* [DIRECTIONS]:
Search the data for the string "burst" and copy each line in which it appears.

** INPUT DATA follows **

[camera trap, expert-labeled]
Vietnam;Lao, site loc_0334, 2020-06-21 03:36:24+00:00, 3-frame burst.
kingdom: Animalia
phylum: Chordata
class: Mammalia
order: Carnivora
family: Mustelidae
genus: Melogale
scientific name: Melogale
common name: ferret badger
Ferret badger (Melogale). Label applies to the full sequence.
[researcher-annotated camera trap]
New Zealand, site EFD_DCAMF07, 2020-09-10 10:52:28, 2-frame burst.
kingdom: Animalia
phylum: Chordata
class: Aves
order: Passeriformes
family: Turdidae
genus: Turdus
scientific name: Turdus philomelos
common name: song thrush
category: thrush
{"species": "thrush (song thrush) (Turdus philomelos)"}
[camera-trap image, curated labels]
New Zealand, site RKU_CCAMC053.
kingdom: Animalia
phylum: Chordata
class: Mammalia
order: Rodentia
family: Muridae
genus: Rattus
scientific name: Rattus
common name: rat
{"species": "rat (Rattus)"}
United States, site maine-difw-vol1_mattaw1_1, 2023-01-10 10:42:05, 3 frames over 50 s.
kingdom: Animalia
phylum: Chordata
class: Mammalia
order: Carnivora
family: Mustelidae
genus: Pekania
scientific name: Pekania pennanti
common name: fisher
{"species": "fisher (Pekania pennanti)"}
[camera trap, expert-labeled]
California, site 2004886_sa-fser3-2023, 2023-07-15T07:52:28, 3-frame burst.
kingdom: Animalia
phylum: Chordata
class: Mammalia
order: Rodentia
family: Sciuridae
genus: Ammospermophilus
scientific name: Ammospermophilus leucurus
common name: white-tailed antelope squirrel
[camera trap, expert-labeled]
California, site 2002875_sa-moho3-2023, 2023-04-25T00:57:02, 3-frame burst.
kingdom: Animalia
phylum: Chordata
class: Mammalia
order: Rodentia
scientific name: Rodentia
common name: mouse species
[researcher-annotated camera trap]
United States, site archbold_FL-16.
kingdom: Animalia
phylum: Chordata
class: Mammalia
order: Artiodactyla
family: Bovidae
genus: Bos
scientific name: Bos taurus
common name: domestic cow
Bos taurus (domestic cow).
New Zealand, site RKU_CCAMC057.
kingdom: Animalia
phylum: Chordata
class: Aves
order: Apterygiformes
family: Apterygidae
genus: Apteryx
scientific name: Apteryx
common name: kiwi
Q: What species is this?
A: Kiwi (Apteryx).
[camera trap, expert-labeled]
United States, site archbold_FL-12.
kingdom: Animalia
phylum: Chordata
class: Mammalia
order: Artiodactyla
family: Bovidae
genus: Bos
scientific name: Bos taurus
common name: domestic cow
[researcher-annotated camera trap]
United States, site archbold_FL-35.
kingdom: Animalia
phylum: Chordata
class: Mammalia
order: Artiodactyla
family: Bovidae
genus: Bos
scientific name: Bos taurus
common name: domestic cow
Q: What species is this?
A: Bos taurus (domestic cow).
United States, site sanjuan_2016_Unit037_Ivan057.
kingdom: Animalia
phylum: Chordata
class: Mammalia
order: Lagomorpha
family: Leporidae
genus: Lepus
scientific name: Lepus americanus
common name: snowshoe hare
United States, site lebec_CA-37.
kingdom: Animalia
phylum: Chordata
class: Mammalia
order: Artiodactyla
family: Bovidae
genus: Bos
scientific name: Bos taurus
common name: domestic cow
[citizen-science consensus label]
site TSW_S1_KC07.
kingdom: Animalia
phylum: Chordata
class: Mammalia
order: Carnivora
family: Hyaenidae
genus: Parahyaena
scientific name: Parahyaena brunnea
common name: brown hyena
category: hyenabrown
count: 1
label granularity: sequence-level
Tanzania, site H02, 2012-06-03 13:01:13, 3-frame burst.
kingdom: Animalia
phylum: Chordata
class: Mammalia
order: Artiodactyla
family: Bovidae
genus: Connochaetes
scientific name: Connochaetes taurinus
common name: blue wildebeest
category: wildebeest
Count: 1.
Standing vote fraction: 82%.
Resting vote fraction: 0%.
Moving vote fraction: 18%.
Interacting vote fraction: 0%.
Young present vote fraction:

** End of INPUT DATA **

* [RESULT BELOW]:
Vietnam;Lao, site loc_0334, 2020-06-21 03:36:24+00:00, 3-frame burst.
New Zealand, site EFD_DCAMF07, 2020-09-10 10:52:28, 2-frame burst.
California, site 2004886_sa-fser3-2023, 2023-07-15T07:52:28, 3-frame burst.
California, site 2002875_sa-moho3-2023, 2023-04-25T00:57:02, 3-frame burst.
Tanzania, site H02, 2012-06-03 13:01:13, 3-frame burst.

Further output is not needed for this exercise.